Here’s a brief overview of those drugs and some of the challenges teens face in terms of prescribing and access.


Methadone is an opioid with demonstrated efficacy in decreasing opioid use in adults. It’s been used to this effect since the mid-1960s. However, because the Drug Enforcement Administration (DEA) classifies it as a Schedule I substance, it’s heavily regulated.

Methadone is available only through federally regulated clinics certified by the Substance Abuse and Mental Health Services Administration (SAMHSA).

Only in rare circumstances is methadone used to treat individuals under the age of 18. Adolescents also require written parental consent and documentation to obtain methadone treatment.

Methadone clinics remain controversial for many communities. This can affect access.

“Even as bad as the opioid crisis is, I don’t know that there are a lot of communities clamoring to have a methadone clinic put in down the street. There is still tremendous stigma involved,” said Dr.
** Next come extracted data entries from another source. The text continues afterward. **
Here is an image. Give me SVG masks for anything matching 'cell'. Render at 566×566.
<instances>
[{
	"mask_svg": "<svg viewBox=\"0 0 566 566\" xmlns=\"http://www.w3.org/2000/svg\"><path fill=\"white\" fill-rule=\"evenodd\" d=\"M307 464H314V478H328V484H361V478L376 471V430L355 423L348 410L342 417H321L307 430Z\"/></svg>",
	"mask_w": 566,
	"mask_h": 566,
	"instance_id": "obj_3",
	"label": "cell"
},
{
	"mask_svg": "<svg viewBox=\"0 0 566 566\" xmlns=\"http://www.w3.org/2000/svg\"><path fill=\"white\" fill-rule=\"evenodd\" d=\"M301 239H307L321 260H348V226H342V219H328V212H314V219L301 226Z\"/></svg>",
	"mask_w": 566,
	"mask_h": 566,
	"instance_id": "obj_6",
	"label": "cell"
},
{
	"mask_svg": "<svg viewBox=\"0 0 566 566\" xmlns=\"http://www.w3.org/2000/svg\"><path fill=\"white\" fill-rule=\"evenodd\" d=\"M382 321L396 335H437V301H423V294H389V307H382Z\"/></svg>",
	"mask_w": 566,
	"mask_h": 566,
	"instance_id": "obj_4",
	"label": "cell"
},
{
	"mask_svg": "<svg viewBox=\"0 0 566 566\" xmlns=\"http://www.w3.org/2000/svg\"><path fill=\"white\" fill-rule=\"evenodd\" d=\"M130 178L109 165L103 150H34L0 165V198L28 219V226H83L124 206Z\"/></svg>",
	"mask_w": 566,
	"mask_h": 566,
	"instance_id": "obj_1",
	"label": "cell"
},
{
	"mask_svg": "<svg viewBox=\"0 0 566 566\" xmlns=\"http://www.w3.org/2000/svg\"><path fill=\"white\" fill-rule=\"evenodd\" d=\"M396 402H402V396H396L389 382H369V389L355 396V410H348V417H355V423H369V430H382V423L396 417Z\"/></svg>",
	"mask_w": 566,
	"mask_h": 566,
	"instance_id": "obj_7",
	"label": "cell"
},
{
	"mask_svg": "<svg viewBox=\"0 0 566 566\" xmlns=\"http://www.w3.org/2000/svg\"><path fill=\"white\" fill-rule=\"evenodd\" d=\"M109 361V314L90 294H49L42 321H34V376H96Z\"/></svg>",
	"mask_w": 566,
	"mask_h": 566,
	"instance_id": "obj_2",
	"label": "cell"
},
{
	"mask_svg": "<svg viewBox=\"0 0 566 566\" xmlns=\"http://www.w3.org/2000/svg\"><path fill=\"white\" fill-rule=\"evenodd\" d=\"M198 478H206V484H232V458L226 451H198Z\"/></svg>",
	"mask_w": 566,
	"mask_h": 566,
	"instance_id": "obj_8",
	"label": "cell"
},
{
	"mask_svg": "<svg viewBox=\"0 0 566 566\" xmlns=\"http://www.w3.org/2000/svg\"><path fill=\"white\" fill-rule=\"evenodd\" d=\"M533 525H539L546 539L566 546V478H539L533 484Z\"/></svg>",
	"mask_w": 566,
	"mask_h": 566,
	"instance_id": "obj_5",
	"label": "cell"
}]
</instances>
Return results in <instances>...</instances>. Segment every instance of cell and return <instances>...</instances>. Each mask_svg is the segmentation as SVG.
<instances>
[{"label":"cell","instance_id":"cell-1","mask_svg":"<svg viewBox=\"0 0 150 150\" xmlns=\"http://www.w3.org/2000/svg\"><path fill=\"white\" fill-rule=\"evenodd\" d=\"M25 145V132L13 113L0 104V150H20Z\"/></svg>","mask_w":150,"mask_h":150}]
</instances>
Bradley Stein, MD, PhD, senior policy researcher at the RAND Corporation and its director of Opioid Policy Tools and Information Center.


Buprenorphine (Subutex) and buprenorphine with naloxone (Suboxone) were both approved to treat OUD in the United States in 2002.

The DEA classifies it as a Schedule III substance. On account of this classification, doctors who wish to prescribe it must undergo additional training and receive a waiver through the DEA.

“Right now, about 7 percent of physicians in the United States have been waivered to provide buprenorphine… for a physician to be waivered, it takes about 8 hours of training,” Stein said. “Buprenorphine has been approved since 2002, but we’re only up to 7 percent.”


Naltrexone is an oral formulation of naltrexone. It was first approved to treat OUD in the United States in 1984. More recently, an intramuscular injection was approved, under the brand name Vivitrol, in 2010.

“It’s a full blocker, so it completely blocks opioids. So, if you are actively using opioids and you are looking to get sober, if you want to go to naltrexone, you have to completely stop your opioid use. And that’s a challenge for folks, because that means withdrawal,” Oesterle said.

The introduction of a monthly injection has improved compliance. But keeping patients on the drug to maintain its efficacy remains a challenge.

There are no large-scale clinical trials testing naltrexone in adolescents. But, according to Camenga’s research, there’s evidence to suggest that injectable naltrexone would be a “feasible and effective treatment for OUD in adolescents.”

According to every expert interviewed for this story, it’s clear that prescribing practices for OUD medication need to increase and barriers for access need to lower, especially for adolescents and young adults.

The question doctors and policymakers raise is how to effectively take on this challenge of getting more teenagers with OUD on the right medication.

Some say that stigma around OUD remains a serious detriment to appropriate treatment.

“Until we get a better handle on stigma, we are fighting this battle with one hand tied behind our back,” Stein said.

Others, like Camenga, firmly emphasize the importance of educating physicians.

“Training healthcare professionals is the first step, because these decisions are made on a case-by-case basis between the healthcare provider and the patient, and ideally their family is involved as well,” Camenga said.

“It’s really a situation where you’re weighing the risks and benefits of not receiving medication with receiving medication, given the information that we do have available,” she said.